Er zat geen eind aan hun verhaal
dat zij gestopt was te vertellen,
geen vragen die hij nog kon stellen,
geen publiek meer in de zaal.
Zij was opgestaan, weggegaan, toonde hem haar rug.
Hij aanriep al zijn goden haar te straffen voor haar daden,
ze had hem voor het laatst verraden,
stiekem van zijn bloed gedronken als een hongerige mug.

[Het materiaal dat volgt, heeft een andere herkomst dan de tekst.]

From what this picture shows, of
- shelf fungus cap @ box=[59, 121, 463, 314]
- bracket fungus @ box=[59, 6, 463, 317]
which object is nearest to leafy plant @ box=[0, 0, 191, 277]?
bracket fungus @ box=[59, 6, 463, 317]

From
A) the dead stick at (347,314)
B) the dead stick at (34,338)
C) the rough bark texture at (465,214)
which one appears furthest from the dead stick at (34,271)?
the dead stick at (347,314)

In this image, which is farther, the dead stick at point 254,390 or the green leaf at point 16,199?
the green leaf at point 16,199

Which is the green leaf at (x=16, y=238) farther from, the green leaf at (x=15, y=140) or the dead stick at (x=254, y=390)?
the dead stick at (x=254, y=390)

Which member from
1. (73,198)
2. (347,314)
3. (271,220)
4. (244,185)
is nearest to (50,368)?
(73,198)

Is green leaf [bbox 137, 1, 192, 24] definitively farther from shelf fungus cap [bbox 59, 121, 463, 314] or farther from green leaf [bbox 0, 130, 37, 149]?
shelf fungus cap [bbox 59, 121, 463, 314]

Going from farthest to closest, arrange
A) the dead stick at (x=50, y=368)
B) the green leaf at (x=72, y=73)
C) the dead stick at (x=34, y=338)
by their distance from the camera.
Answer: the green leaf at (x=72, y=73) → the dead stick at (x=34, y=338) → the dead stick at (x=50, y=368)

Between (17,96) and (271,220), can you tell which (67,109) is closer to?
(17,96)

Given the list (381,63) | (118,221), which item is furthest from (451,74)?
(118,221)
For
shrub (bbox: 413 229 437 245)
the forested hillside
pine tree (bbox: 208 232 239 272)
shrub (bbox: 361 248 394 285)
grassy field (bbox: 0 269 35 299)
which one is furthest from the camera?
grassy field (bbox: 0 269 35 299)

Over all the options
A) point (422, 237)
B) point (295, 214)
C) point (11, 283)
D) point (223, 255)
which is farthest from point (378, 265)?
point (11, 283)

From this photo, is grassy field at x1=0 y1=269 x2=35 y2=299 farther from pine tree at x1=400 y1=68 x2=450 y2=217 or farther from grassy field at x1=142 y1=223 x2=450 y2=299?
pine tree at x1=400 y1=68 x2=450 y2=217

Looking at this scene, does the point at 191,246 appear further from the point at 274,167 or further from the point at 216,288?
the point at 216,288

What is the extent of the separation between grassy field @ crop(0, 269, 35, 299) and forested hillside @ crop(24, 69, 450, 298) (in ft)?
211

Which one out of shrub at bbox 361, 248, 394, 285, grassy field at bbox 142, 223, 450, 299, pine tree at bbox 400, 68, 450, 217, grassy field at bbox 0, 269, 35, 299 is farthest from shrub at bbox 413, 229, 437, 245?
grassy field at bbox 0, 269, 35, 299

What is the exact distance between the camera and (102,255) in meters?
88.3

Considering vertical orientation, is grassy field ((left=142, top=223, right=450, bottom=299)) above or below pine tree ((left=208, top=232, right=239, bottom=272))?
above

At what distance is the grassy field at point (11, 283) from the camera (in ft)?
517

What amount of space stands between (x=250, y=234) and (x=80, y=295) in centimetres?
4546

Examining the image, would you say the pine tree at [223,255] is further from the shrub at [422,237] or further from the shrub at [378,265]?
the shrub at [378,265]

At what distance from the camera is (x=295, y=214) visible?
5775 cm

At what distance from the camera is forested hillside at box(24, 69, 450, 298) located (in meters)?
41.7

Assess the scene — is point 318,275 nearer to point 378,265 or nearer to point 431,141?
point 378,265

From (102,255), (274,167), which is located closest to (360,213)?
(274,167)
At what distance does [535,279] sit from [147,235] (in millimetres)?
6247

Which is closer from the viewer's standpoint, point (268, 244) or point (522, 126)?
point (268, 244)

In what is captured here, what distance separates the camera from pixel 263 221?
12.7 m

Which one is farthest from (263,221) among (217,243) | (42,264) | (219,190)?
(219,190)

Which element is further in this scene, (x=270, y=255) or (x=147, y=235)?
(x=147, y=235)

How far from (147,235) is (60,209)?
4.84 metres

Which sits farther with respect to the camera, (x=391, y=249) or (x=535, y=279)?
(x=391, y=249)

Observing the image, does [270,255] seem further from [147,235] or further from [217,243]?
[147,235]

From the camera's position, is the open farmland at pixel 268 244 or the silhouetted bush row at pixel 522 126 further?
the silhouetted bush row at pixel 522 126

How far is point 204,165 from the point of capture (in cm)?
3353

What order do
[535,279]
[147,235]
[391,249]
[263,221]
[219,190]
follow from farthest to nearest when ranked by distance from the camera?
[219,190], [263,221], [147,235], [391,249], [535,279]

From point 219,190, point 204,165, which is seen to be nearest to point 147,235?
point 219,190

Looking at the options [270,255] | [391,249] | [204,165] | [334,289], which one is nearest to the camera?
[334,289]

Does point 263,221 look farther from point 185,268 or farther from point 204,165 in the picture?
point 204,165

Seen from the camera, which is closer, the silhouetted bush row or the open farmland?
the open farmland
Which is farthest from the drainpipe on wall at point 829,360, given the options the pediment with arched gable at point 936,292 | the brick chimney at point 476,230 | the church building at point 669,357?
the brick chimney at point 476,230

Ze nodigde hem nochtans opnieuw met vragen in haar ogen
die moesten dammen bouwen voordat er tranen kwamen,
of hij nog dacht aan hen te samen,
misschien was zijn afkeer al vervlogen.
Hij leerde gauw een nieuwe taal,
begon papieren te verbranden,
kwetste zich aan beide handen,
plukte zijn gouden ganzenveren kaal.
Maar haar die brief schrijven, deed hij niet, want tussen
droom en daad
staan wetten in de weg en praktische bezwaren
en de bittere inkt van de laatste jaren
die niet vertellen wat er werkelijk staat.
De postbode viste haar uit zijn bevroren tas
folders en boekjes om liefde te kopen,
rekeningen om eindjes aaneen te knopen
en de stilte van een brief die er niet was.
naar ‘Het Huwelijk’ van Willem Elsschot - (Schrijfatelier 09/11/2023)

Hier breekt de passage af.